At the time, only few Africans lived in the province, and no ingredients from their native countries were available, he said. 

That's since changed, with Baobab, an international food store in Moncton, that also caters to African immigrants.

The store also carries chilli oils and a paste made from crushed peanuts, which Busungu said is a popular ingredient in African cuisine. (Catherine Harrop/CBC)

Ibraham, who also co-owns that store, said it's frequented by people from across the province, which is why he decided to introduce African staples in the Fredericton store now.

"There were a lot of people travelling from Fredericton and Saint John, and even Edmundston, coming here to buy their African international product, food, so one day we decided that it would be a good idea to have one in Fredericton," he said.

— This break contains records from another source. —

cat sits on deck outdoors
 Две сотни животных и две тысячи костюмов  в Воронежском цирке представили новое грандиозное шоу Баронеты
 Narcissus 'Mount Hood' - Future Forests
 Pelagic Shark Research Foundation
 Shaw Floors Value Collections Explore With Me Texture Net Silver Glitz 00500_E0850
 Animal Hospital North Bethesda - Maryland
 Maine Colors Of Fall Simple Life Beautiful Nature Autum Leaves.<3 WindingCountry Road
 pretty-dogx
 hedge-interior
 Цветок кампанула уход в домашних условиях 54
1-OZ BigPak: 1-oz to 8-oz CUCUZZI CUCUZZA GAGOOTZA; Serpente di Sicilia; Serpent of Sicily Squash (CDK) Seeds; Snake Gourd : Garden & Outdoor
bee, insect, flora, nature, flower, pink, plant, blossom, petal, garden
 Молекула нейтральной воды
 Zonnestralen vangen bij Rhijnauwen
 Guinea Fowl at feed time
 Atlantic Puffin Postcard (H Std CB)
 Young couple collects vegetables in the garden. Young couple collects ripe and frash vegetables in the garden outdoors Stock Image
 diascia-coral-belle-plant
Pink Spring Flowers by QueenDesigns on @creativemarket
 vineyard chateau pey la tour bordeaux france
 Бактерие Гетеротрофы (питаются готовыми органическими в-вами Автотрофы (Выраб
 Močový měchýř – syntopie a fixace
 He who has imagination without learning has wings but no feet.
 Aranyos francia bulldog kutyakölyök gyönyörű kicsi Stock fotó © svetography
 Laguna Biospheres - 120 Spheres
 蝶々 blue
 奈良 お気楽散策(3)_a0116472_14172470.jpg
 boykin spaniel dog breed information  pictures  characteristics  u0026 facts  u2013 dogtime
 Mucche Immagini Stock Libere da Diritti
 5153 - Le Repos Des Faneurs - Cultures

The most recent data from a 2011 Statistics Canada census showed that 375 Fredericton residents reported Africa as their birth place. 

And the University of New Brunswick welcomed about 125 new students from the continent every year since 2012, a spokesperson said.

Yousouf Ibraham said he had the idea for the international food section after seeing a news report about a Tim Hortons' coffee shop in Iraq. (CBC)

Ibraham said the idea for the African food section came about after he saw a news report about a Tim Hortons' coffee shop in Iraq.

Canadians crave their regular food when abroad, as much as immigrants to New Brunswick miss their native cuisine when they arrive here, he said.

He added that this addition to the community may contribute to keeping people studying and working in the province.

"For what I went through 32 years ago, these people need a comfort level, and that's what I'm trying to bring for them," he said. "This is a good combo taking care of people."

Not yet fully stocked

Ibraham said University Rite Stop caters to Africans from all over the continent, and is not yet fully stocked.

These people need a comfort level, and that's what I'm trying to bring for them.- Yousouf Ibraham, store co-owner

He said it will take another four to six weeks before all the items he imports from Toronto, Montreal and abroad are in.

Eventually, he also plans to introduce non-edible items, such as cosmetics, he said.

"We are taking care of the food side first and then we will move on to something different," he said, adding that the store will continue to carry Canadian and Korean items.

"We have to respect everyone and we have to blend that together," he said.

The new co-owner of a store in Fredericton describes some of the items from Africa available alongside Korean staples. 0:45

For now, the Fredericton store already carries one of Busungu's favourite ingredients - fufu, or cassava flour, made from the root of the yucca plant, which is also used to make tapioca starch.

He also pointed out chilli oils and a paste made from crushed peanuts, which he said is a popular ingredient in African cuisine.

Busungu said he struggled with Canadian dishes when he first arrived in Canada eight years ago, because they are a lot sweeter.

"We are used to eat salty food, and when we eat a meal that has sugar in it, it's so hard," he said. "Salty and spicy, that's what we eat in Africa."